Data shown:
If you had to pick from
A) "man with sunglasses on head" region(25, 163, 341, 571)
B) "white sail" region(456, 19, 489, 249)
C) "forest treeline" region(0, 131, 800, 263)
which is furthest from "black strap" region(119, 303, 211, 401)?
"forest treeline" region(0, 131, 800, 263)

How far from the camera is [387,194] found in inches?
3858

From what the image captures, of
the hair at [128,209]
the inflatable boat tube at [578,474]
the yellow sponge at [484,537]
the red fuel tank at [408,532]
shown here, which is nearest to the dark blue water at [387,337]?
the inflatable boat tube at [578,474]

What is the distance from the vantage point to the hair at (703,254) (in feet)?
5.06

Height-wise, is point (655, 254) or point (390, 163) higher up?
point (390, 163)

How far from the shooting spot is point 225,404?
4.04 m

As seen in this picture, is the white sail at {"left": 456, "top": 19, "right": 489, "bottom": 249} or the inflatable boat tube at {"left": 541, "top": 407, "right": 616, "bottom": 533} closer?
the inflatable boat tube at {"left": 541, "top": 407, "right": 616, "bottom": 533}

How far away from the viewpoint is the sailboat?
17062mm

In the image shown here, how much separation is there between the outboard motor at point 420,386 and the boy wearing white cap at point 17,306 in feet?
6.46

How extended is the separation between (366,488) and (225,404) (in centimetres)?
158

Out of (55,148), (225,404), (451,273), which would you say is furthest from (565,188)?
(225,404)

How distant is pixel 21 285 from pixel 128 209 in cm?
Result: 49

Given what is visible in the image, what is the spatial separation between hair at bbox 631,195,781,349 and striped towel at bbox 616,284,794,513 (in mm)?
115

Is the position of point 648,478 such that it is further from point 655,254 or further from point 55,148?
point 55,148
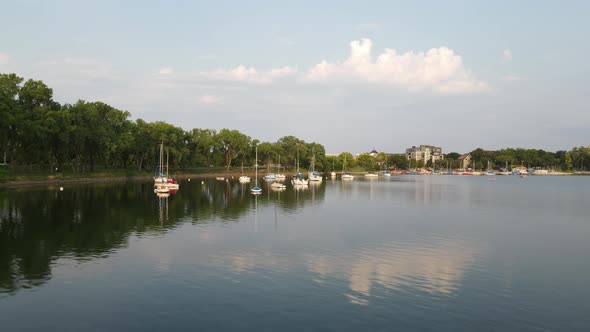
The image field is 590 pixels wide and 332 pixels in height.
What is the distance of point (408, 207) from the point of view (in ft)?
236

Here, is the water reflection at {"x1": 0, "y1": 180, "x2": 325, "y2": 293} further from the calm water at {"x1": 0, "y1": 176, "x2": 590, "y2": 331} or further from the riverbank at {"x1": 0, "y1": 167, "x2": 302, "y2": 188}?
the riverbank at {"x1": 0, "y1": 167, "x2": 302, "y2": 188}

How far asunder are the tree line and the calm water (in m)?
48.4

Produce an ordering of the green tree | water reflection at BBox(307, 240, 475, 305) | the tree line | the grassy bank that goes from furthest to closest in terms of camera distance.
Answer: the green tree
the grassy bank
the tree line
water reflection at BBox(307, 240, 475, 305)

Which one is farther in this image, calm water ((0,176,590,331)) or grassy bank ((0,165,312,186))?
grassy bank ((0,165,312,186))

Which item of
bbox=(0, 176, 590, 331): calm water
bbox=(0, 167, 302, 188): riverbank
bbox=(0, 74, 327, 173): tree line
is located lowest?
bbox=(0, 176, 590, 331): calm water

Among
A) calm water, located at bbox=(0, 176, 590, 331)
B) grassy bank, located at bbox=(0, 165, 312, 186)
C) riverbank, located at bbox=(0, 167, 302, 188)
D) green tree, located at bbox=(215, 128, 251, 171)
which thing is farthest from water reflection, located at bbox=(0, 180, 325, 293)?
green tree, located at bbox=(215, 128, 251, 171)

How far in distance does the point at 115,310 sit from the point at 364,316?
1263 centimetres

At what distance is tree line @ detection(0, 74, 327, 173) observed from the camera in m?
92.9

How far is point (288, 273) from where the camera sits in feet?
93.1

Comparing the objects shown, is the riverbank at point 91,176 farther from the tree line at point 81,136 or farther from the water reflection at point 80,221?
the water reflection at point 80,221

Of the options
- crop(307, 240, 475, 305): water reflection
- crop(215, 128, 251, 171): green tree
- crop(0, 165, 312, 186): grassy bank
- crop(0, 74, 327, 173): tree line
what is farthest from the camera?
crop(215, 128, 251, 171): green tree

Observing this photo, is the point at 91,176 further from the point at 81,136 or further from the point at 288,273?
the point at 288,273

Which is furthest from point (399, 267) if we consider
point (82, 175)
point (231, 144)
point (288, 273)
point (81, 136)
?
point (231, 144)

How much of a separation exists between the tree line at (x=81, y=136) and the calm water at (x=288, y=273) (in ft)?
159
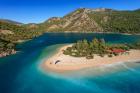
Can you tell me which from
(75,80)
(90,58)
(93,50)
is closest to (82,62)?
(90,58)

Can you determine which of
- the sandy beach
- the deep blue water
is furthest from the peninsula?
the deep blue water

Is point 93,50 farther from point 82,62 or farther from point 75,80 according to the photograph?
point 75,80

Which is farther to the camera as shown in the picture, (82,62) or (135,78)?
(82,62)

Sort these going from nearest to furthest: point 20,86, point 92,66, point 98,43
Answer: point 20,86
point 92,66
point 98,43

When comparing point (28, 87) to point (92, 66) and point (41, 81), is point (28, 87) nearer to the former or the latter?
point (41, 81)

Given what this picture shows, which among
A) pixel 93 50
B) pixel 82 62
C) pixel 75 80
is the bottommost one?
pixel 75 80

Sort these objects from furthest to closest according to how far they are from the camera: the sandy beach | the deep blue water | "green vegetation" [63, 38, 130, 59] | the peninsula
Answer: "green vegetation" [63, 38, 130, 59], the peninsula, the sandy beach, the deep blue water

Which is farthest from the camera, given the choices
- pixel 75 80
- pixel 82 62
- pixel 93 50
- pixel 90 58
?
pixel 93 50

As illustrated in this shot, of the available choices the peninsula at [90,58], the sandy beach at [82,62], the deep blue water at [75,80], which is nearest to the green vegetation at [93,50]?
the peninsula at [90,58]

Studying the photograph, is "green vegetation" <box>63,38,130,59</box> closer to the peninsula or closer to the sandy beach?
the peninsula

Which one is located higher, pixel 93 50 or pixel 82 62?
pixel 93 50

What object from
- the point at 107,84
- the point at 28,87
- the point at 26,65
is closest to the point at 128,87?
the point at 107,84
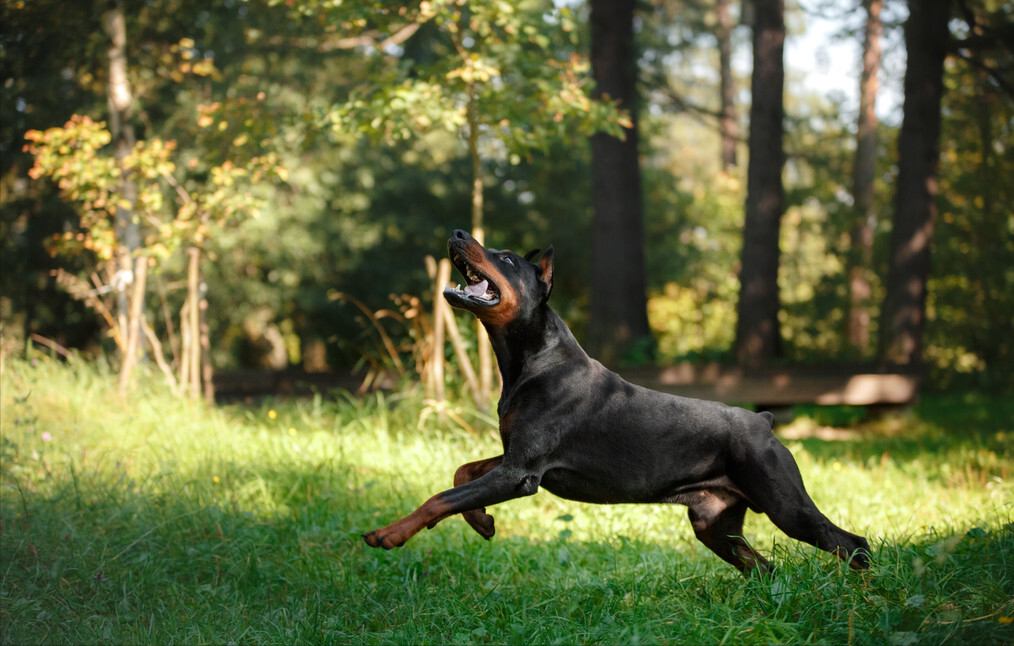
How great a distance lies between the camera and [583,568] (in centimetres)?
514

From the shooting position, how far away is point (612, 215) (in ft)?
45.3

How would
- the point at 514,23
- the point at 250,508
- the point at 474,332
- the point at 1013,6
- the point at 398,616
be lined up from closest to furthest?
the point at 398,616 < the point at 250,508 < the point at 514,23 < the point at 474,332 < the point at 1013,6

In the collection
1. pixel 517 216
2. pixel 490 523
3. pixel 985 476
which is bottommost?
pixel 985 476

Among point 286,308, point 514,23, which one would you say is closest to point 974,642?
point 514,23

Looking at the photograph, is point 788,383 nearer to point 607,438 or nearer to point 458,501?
point 607,438

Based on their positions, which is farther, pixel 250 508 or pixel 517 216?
pixel 517 216

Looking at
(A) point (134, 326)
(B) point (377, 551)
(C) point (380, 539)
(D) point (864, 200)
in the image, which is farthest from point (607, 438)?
(D) point (864, 200)

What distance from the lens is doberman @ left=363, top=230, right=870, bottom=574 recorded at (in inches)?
157

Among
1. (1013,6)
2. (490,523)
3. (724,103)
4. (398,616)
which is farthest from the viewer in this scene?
(724,103)

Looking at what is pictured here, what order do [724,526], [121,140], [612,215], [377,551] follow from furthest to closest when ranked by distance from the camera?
[612,215], [121,140], [377,551], [724,526]

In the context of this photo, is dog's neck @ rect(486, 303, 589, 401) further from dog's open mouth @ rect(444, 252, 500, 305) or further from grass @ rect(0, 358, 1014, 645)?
grass @ rect(0, 358, 1014, 645)

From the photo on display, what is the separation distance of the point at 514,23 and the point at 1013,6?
41.3 feet

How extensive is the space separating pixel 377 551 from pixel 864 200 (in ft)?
59.2

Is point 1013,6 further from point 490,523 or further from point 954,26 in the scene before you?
point 490,523
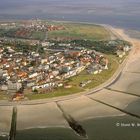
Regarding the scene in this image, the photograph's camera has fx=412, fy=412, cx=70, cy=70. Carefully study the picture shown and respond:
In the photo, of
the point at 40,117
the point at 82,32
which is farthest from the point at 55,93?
the point at 82,32

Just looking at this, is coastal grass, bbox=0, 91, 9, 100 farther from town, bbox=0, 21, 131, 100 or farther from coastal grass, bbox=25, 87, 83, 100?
coastal grass, bbox=25, 87, 83, 100

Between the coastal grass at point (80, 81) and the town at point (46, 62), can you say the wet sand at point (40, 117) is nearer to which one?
the coastal grass at point (80, 81)

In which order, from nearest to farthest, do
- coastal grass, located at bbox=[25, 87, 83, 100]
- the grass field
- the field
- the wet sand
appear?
the wet sand
coastal grass, located at bbox=[25, 87, 83, 100]
the grass field
the field

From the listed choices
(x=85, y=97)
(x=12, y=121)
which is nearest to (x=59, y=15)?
(x=85, y=97)

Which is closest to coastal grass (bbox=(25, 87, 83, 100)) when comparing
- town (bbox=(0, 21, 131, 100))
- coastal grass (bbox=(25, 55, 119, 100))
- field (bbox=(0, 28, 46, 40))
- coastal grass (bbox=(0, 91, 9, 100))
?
coastal grass (bbox=(25, 55, 119, 100))

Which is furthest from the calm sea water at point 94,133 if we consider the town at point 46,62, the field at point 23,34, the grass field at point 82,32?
the field at point 23,34

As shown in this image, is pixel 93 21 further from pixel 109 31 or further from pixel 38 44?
pixel 38 44

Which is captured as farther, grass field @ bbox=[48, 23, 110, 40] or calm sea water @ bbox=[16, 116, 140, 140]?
grass field @ bbox=[48, 23, 110, 40]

What the task requires: Please repeat the items word for word, from the line holding "In the collection" through the line holding "[612,215], [121,140], [377,551], [724,526]", including both of those lines.

Answer to the task:
In the collection
1. pixel 517 216
2. pixel 490 523
3. pixel 985 476
which is bottommost?
pixel 985 476

Among point 286,308, point 514,23, which one would you say is closest to point 974,642?
point 514,23

Looking at the photograph, is point 788,383 nearer to point 607,438 or nearer to point 458,501?
point 607,438

Based on their positions, which is farther, pixel 250 508 or pixel 517 216?
pixel 517 216

Looking at
(A) point (134, 326)
(B) point (377, 551)
(C) point (380, 539)
(D) point (864, 200)
in the image, which is farthest from point (607, 438)?
(D) point (864, 200)

What distance from the lens is doberman @ left=363, top=230, right=870, bottom=574 recorded at (in inches)?
157

Among
1. (1013,6)
2. (490,523)
3. (724,103)
4. (398,616)
which is farthest from the viewer in this scene?
(724,103)

Looking at what is pictured here, what order do [724,526], [121,140], [612,215], [377,551] follow from furthest to closest when ranked by distance from the camera?
[612,215], [121,140], [377,551], [724,526]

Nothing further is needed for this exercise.